◆ Extrait source ◆

##########

Rarement épargné, souvent critiqué, constamment épié, Geoffrey Mujangi Bia se met au vert depuis deux ans du côté de Sion. L’occasion de prendre un peu de recul sur une première partie de carrière contrastée.

Geoffrey Mujangi Bia connaît la route. Celle qui mène du Valais à Anvers. De Sion au cabinet de Lieven Maesschalck, plus exactement, pour un homme qui n’a pas été épargné par la guigne ces deux dernières saisons. C’est donc assez naturellement chez lui, à Zellik, qu’on retrouve ce Bruxellois passé par Charleroi et le Standard. Là, précisément, où il a grandi entouré de son cousin, Pelé Mboyo, et de ses deux potes de toujours, Anthony Vanden Borre et Hervé Kagé.

Aujourd’hui éparpillée aux différents échelons du football pro, la bande semble pourtant plus soudée que jamais. Dix ans après ses débuts professionnels, Geoffrey Mujangi Bia dresse, lui, pour la première fois le bilan d’une décennie passée en pleine lumière. Des spotlights aveuglants de la Premier League aux charmes plus intimistes de la Super League Suisse, retour sur une trajectoire décidément pas comme les autres.

Le grand public t’a découvert il y a tout juste 10 ans avec Charleroi. Qu’est-ce qui a changé chez Geoffrey Muganji Bia en une décennie ?

GEOFFREY MUJANGI BIA : C’était à Zulte en décembre 2006, très exactement ! Je n’ai rien oublié, mais je vois le foot différemment avec le recul. À 17 ans, t’es un ado plein de rêves ; à 27, t’es un adulte qui commence à comprendre la vie, c’est toute la différence. Au moment où je dispute ce premier match en D1, je me souviens qu’il n’y avait que le foot dans ma vie. J’étais plein d’ambitions, je rêvais d’une carrière de dingue mais je n’avais pas conscience du monde dans lequel je venais de mettre les pieds. Après 10 ans dans ce milieu, tu comprends qu’il y a des choses plus importantes que le ballon. Aujourd’hui, je sais d’où je viens. J’ai aussi compris qu’il y avait des choses pires que le football ou de ne pas aboutir au Real Madrid. La vie de famille, la vie en général, les responsabilités : c’est ça le plus important pour moi aujourd’hui.

##########

◆ Lignes de données ◆
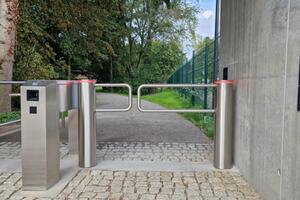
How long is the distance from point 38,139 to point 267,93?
226 cm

##########

◆ Énoncé écrit 1 ◆
Citez, s'il vous plaît, le passage de l'extrait sur Geoffrey Mujangi Bia qui commence à « Aujourd’hui éparpillée aux » et se termine à « comme les autres. ».
◆ Énoncé écrit 2 ◆
D'après l'extrait, où et quand Geoffrey Mujangi Bia a-t-il joué son premier match en D1 ?
Les lignes n'ont aucun rapport avec l'extrait.

◆ Résultat obtenu 1 ◆
Aujourd’hui éparpillée aux différents échelons du football pro, la bande semble pourtant plus soudée que jamais. Dix ans après ses débuts professionnels, Geoffrey Mujangi Bia dresse, lui, pour la première fois le bilan d’une décennie passée en pleine lumière. Des spotlights aveuglants de la Premier League aux charmes plus intimistes de la Super League Suisse, retour sur une trajectoire décidément pas comme les autres.

◆ Résultat obtenu 2 ◆
À Zulte, en décembre 2006.